In this example, we requested the resources for 1 hour. You should not occupy the resources in interactive mode persistently for a long time (e.g, one day), otherwise you are likely to receive a warning from Compute Canada.

After getting the required resources, load a Python module as shown above, activate already created virtual environment as shown above, then run the Python script with the command pthon3 script_name.py. Because we do not have access to IDE, you need to use the Python Debugger module to debug the script. To this end, use the command import pdb: pdb.set_trace() within the script wherever you want to pause the program. This command plays the role of breakpoint in IDEs. More information about how to step in and step out with pdb can be found here. For the training purpose and working with gpu units, the commands ipython or pyhton3 in the virtual environment provides you with an interactive tool to write and run your code interactively.

More information about this can be found here

On Compute Canada clusters, the job scheduler is the Slurm Workload Manager. This section provides guidance on submitting jobs to Compute Canada clusters. The command to submit a job is sbatch:

sbatch job_name.sh

It returns a job ID that you can later use to monitor or cancel the job. It is noteworthy that you do not have to load Python or activate the virtual environment from terminal while submitting a job.

....

- [Tasks to complete]:
a - Decide whether each statement agrees with the passage on using Compute Canada clusters. Answer yes or no for each and quote the words from the passage that settle it.
(i) The job scheduler on Compute Canada clusters is the Slurm Workload Manager.
(ii) When submitting a job, you must activate the virtual environment from the terminal.
(iii) In the example, the resources were requested for one day.
b - The passage on using Compute Canada clusters gives the steps to take after getting the required resources. List every one of them.
c - Pick up the passage on using Compute Canada clusters right after its final sentence and continue writing it.

- [Data extract]:
....

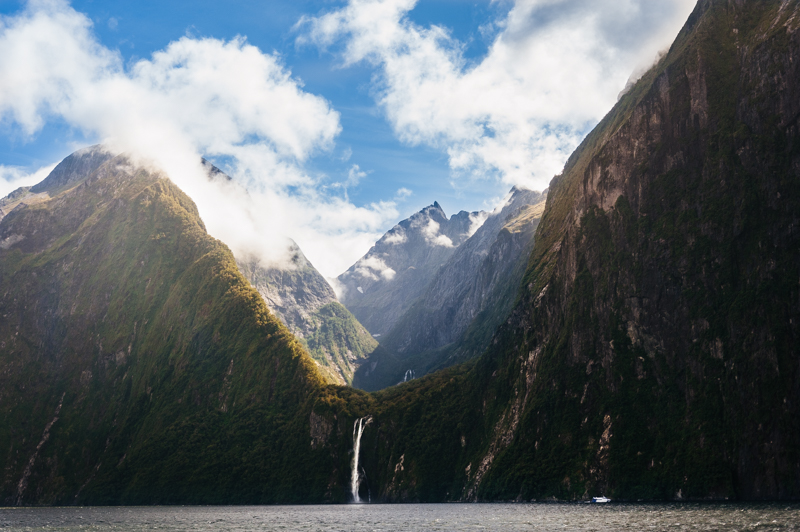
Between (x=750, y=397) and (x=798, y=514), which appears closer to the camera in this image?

....

- [Replies]:
a -
(i) Yes: "On Compute Canada clusters, the job scheduler is the Slurm Workload Manager."
(ii) No: "you do not have to load Python or activate the virtual environment from terminal while submitting a job."
(iii) No: "In this example, we requested the resources for 1 hour."

b -
1. Load a Python module.
2. Activate the already created virtual environment.
3. Run the Python script.

c -
For each Python script/project to be scheduled for running, a Slurm job script is created. The job script allows to start, execute, and monitor the Python script (typically on parallel) on compute nodes. A Slurm job script looks like this:

#!/bin/bash
# ---------------------------------------------------------------------
# SLURM script for a multi-step job on a Compute Canada cluster. 
# ---------------------------------------------------------------------
#SBATCH --account=def-wkui
#SBATCH --gres=gpu:1        # Request GPU "generic resources"
#SBATCH --cpus-per-task=16  # Cores proportional to GPUs: 6 on Cedar, 16 on Graham.
#SBATCH --mem=63500M        # Memory proportional to GPUs: 31500 Cedar, 63500 Graham.
#SBATCH --time=03:00:00
#SBATCH --job-name=some_name
#SBATCH --output=/scratch/destination_folder/some_name-%j.out
# ---------------------------------------------------------------------
echo "Current working directory: `pwd`"
echo "Starting run at: `date`"
# ---------------------------------------------------------------------
echo ""
echo "Job Array ID / Job ID: $SLURM_ARRAY_JOB_ID / $SLURM_JOB_ID"
echo "This is job $SLURM_ARRAY_TASK_ID out of $SLURM_ARRAY_TASK_COUNT jobs."
echo ""
# ---------------------------------------------------------------------
# Run your simulation step here...

module load python/3.6.3
source ~/ENV/bin/activate
python ~/scratch/destination_folder/python_script_name.py
# ---------------------------------------------------------------------
echo "Job finished with exit code $? at: `date`"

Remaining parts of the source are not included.